O’Malley’s views on immigration have found strong support from some immigration activists. But it has yet to serve as a springboard for a higher showing in the election polls. He has remained in single digits and has been a distant third to frontrunner Clinton and to Sanders.

“There’s always an inevitable frontrunner,” O’Malley said, blaming the limited debates and an attempt to delay the debate schedule. He added that it’s still early.

He vowed to continue to “speak to where our country’s going” and not accuse immigrants of taking jobs as he said Sanders has done or to speak out of both sides of his mouth on immigration, which he accused Clinton of doing.

He expressed optimism about his potential showing in Iowa and New Hampshire. “I think we’re going to surprise people coming out of Iowa.”

O'Malley has brought out the guitar other times during the campaign.
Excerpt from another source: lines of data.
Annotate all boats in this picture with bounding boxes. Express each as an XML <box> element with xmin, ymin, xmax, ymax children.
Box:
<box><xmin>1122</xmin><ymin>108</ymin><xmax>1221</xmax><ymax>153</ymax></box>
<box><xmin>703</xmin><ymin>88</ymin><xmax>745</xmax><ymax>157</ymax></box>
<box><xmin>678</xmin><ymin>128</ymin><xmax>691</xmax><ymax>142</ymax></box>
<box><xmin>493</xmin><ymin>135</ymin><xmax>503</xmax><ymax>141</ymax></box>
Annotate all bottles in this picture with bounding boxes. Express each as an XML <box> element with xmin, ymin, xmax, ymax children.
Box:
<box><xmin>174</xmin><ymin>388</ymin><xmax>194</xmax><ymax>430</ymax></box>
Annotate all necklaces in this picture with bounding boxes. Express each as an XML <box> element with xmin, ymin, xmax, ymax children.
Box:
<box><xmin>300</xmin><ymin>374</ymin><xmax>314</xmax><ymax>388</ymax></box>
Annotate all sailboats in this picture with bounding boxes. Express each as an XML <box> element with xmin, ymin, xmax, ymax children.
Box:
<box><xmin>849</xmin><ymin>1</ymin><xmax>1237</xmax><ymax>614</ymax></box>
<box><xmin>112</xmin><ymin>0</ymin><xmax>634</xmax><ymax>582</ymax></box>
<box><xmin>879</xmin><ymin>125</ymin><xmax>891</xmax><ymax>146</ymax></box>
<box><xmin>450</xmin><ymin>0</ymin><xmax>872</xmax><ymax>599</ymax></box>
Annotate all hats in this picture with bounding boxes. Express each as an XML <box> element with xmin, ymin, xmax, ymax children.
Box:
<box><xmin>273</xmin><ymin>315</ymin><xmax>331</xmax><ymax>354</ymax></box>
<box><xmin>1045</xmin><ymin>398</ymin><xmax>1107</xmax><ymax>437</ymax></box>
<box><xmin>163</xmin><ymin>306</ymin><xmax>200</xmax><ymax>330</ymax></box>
A search in YouTube turns up videos of his range – from a rendition of Guthrie's "This Land Is Your Land" in Nashua, N.H. to a playful jam of Taylor Swift's "Bad Blood" on The View.

O’Malley said he hasn’t yet learned any “corridos,” popular songs in Spanish that often tell a story, some written about migrants and crossing the border.

But he sees a role for his guitar-playing in his campaign, even if, as he said, “some would debate if I can play guitar.”

“I think music is a great leveler and we feel so much alienation and distance from our leaders that music breaks down all barriers,” he said. “It’s an international language that helps cross the divide, party or distance or race.”